Two Canadian physicians hope they're leading the way toward a new method of settling disputes with patients, colleagues and hospitals.
Mediation - intervention aimed at settling or reaching a compromise over contentious issues - is nothing new in the legal system. Indeed, it's now mandatory for all civil matters in Eastern Ontario. However, it's relatively new when it comes to health care, and that's why longtime colleagues Dr. Jan Ahuja, chair of emergency medicine at the University of Ottawa, and Dr. Rob Robson, CEO at the Urgent Care Clinic in the Ottawa suburb of Orleans, recently teamed up to form a company with the Internet-friendly moniker of mediate.calm. They are not aware of any other physician mediators working in Canada. FIGURE
"I'm just an emergency doc, so of course I never have to deal with conflicts," says Robson with a laugh. After observing - and sometimes participating in - health care conflicts for a combined total of more than 40 years, the 2 became intrigued with the concept of alternate dispute resolution (ADR). Robson took the first step while doing claims-management work for the Canadian Medical Protective Association. A lawyer friend had assured him that mediation was the way to go, and "eventually she broke me down. I went [to a course] and she was right."

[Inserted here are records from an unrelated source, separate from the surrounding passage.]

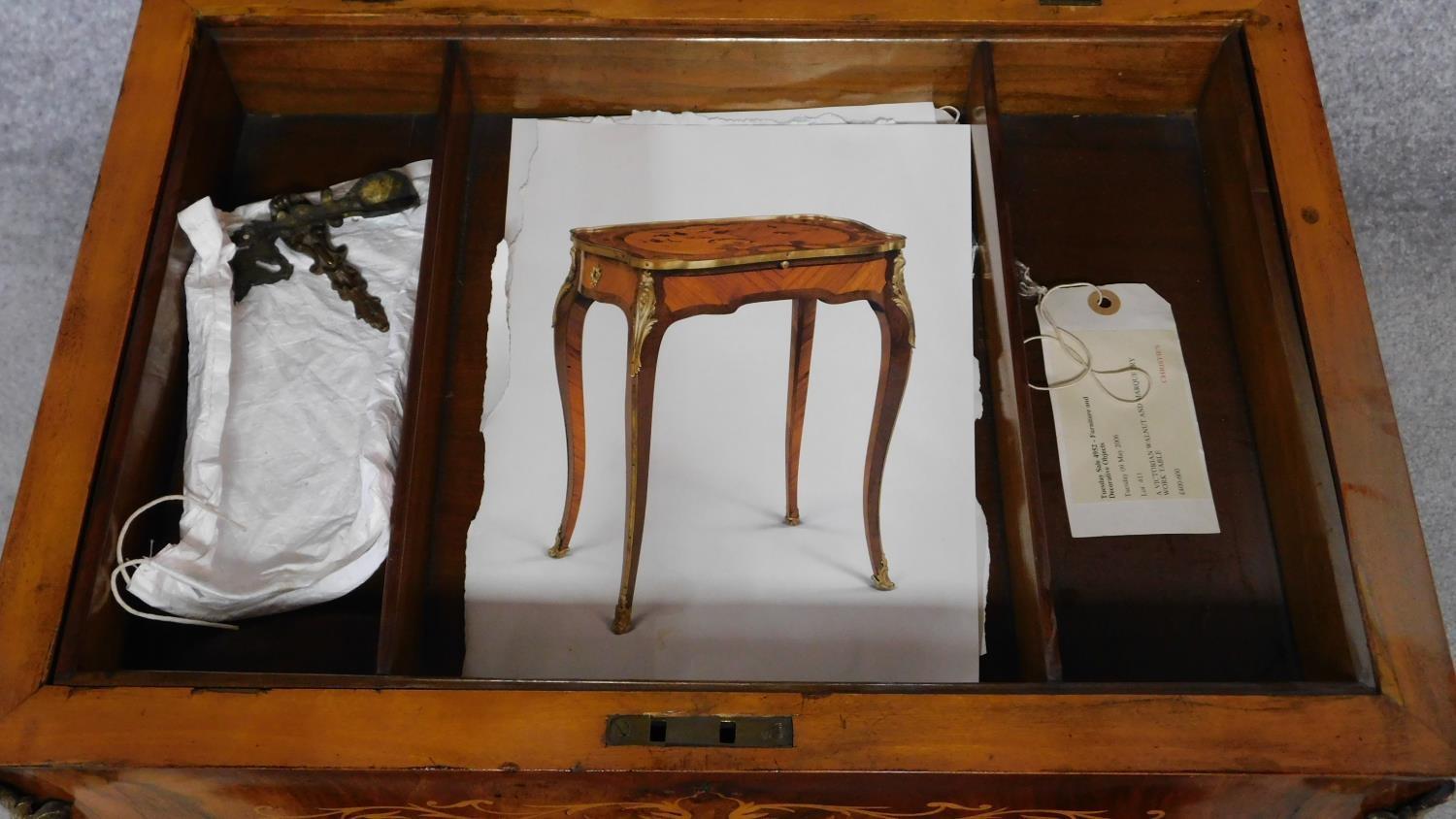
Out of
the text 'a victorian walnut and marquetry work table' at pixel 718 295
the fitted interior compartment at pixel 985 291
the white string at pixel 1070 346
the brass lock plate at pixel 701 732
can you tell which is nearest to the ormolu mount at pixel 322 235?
the fitted interior compartment at pixel 985 291

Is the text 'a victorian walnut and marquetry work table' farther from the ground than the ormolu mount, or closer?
closer

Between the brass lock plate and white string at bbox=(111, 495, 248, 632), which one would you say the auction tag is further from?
white string at bbox=(111, 495, 248, 632)

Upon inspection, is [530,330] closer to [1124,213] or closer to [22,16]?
[1124,213]

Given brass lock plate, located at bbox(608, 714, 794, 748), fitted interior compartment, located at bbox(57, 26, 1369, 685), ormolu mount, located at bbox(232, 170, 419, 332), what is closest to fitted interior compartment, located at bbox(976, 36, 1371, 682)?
fitted interior compartment, located at bbox(57, 26, 1369, 685)

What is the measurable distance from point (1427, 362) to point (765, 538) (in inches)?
34.4

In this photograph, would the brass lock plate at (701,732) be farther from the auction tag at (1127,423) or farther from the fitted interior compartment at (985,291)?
the auction tag at (1127,423)

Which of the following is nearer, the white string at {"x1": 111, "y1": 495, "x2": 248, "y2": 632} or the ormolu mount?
the white string at {"x1": 111, "y1": 495, "x2": 248, "y2": 632}

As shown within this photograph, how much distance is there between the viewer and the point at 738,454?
832 millimetres

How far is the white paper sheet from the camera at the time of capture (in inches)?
30.3

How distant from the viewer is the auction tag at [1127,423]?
0.82 meters

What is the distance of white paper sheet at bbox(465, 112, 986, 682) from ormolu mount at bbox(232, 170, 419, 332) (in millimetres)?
107

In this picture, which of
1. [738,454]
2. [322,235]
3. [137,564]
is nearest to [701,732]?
[738,454]

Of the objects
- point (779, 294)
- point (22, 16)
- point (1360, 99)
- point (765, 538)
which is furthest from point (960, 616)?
point (22, 16)

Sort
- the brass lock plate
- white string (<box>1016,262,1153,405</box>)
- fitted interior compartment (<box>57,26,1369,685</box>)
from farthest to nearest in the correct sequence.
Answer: white string (<box>1016,262,1153,405</box>) → fitted interior compartment (<box>57,26,1369,685</box>) → the brass lock plate
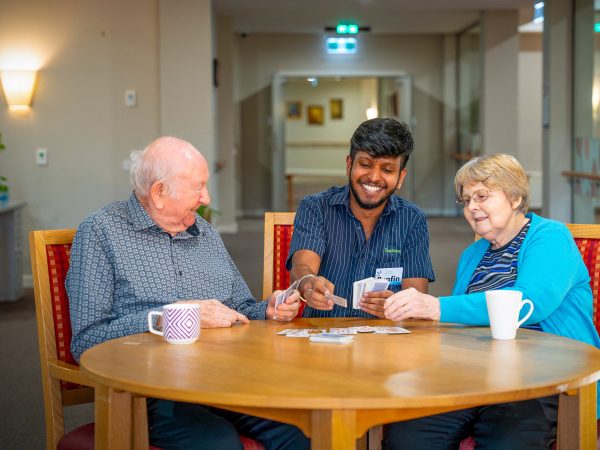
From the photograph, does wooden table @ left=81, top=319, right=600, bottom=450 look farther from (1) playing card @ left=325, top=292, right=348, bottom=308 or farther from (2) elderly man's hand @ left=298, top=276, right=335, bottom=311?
(2) elderly man's hand @ left=298, top=276, right=335, bottom=311

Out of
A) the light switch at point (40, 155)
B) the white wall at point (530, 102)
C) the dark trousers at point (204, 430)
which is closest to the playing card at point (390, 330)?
the dark trousers at point (204, 430)

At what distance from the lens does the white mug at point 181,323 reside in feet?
7.23

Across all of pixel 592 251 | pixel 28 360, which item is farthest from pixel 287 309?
pixel 28 360

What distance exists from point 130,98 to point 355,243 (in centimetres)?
613

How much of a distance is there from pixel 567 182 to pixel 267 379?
8.50 meters

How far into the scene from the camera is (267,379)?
6.13 feet

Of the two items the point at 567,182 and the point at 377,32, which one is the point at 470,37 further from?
the point at 567,182

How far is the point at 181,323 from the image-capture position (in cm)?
221

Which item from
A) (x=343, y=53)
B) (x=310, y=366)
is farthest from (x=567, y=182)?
(x=310, y=366)

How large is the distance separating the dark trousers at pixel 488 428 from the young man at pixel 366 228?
26.0 inches

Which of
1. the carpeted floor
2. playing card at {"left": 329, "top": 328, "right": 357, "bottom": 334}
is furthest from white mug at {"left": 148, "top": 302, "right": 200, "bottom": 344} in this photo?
the carpeted floor

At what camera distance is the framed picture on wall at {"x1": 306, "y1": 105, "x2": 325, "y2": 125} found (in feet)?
70.3

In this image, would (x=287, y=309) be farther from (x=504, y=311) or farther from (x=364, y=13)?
(x=364, y=13)

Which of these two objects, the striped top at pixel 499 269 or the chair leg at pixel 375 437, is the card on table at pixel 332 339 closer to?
the chair leg at pixel 375 437
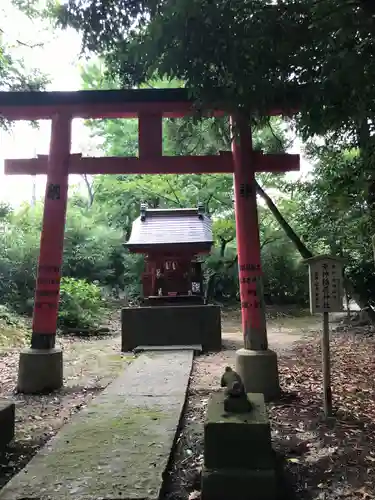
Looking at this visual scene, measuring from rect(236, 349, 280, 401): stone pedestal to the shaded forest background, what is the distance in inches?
111

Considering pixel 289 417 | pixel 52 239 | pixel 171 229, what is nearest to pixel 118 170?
pixel 52 239

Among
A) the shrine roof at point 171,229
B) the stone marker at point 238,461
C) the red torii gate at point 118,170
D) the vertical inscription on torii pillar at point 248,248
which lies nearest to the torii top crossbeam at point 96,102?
the red torii gate at point 118,170

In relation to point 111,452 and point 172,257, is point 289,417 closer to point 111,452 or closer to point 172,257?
point 111,452

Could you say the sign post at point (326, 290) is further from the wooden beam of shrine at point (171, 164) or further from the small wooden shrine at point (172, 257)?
the small wooden shrine at point (172, 257)

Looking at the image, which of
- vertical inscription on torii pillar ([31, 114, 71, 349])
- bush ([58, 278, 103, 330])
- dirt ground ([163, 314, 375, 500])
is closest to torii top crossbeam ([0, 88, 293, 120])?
vertical inscription on torii pillar ([31, 114, 71, 349])

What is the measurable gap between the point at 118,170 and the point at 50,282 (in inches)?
73.5

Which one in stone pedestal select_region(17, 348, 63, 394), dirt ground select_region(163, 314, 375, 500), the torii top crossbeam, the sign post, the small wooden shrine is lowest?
dirt ground select_region(163, 314, 375, 500)

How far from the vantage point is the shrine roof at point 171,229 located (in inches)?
446

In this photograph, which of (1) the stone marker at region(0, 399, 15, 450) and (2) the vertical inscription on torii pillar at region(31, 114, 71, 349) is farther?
(2) the vertical inscription on torii pillar at region(31, 114, 71, 349)

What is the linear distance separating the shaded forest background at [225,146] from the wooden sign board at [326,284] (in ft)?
4.32

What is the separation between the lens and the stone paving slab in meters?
3.13

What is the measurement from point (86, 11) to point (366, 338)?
994cm

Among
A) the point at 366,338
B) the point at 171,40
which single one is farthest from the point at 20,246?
the point at 171,40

Both physicians are now certified in ADR, Robson through Harvard Law School and Ahuja through the University of Windsor Law School. Both do work for the Dispute Resolution Centre of Ottawa-Carleton, a not-for-profit resource used during criminal cases.

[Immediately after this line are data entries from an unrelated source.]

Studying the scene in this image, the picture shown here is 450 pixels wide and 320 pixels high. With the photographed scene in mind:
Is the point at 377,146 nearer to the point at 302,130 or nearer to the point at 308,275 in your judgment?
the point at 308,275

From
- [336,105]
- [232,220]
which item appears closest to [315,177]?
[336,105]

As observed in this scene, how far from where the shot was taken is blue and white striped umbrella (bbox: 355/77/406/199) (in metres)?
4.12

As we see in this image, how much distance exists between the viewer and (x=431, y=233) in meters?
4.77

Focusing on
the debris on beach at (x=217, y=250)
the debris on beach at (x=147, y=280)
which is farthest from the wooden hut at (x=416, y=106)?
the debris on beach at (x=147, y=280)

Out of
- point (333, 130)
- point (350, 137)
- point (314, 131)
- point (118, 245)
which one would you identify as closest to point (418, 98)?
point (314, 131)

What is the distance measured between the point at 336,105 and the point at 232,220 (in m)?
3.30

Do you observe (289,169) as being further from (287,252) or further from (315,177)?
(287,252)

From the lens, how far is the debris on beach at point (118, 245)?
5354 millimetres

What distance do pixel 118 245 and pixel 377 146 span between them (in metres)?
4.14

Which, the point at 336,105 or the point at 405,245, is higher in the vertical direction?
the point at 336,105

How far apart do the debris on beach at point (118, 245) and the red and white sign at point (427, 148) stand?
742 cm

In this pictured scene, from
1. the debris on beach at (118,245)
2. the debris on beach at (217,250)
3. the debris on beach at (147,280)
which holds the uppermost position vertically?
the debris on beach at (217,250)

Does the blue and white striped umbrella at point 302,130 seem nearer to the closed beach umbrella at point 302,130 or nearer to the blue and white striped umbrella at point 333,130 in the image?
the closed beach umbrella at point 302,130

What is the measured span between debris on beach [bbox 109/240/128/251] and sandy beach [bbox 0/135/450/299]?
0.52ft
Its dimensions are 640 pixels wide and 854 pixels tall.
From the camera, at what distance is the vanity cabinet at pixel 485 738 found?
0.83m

Besides its mediation services, mediate.calm provides interactive negotiation training seminars and courses. The aim is to find ways to deal with disputes that are less costly, less stressful, faster and allow all parties to participate. The overall goal is to find win-win solutions and to avoid the legal system's traditional winner-loser scenario.
"The key thing is for the parties to hear each other and get committed to the resolution," says Robson. "The success rate is much higher that way. People actually follow through on what they say they will do."
Nonlawyer mediators offer an outside, impartial view that fosters creative problem solving. And as physicians, Robson and Ahuja also bring an ability to identify fundamental problems (the diagnosis) and help develop durable relationships among the parties (the "therapeutic" solutions to "patient" problems).
Mediate.calm is beginning with training seminars in an attempt to get physicians thinking about mediation and understanding the spectrum of dispute resolution. That spectrum goes from negotiation to mediation to arbitration to minitrial and, finally, to the last resort, litigation. Mediate.calm concentrates on the first 2 areas because they allow parties to design their own solutions.
So far they've held seminars for ER physicians and members of the Canadian Society of Physician Executives. Their aim with the latter group was to teach how to anticipate, prevent and, if need be, deal with conflicts.
Typically, they present "totally fictional" case studies to get participants thinking. A case in point: 2 ob/gyns are in conflict. Dr. Smith is the director of a residency program at a tertiary care hospital; Dr. Jones, is his counterpart at a sister, community hospital and chair of the university department, which makes him Smith's boss. They are in conflict over trainee allocation. Smith wants more residents at his hospital, which handles the more complicated cases, because he believes this gives the residents more experience. Jones wants more residents in his community-based hospital. Then the provincial health ministry decides to amalgamate the 2 hospitals. What should the 2 physicians do?
The mediators begin looking at each person's interests, rather than their rights. Are they mutually exclusive? Is there some common ground? "We ask, 'What are you really concerned about? What do you want to accomplish?'" says Ahuja. "Everyone comes to the table with interests that aren't on the table, and the idea is to get them on it."
What is the solution to this particular conflict? Ahuja won't say - he leaves it up to workshop participants to come up with possible resolutions.
The 2 doctors' interests aren't limited to hospital-based mediation - they also want to apply their skills to conflicts in physicians' offices. Within a few years, they hope to be teaching, mediating and designing ADR systems for organizations outside health care. "We haven't quit our day jobs yet," says Ahuja.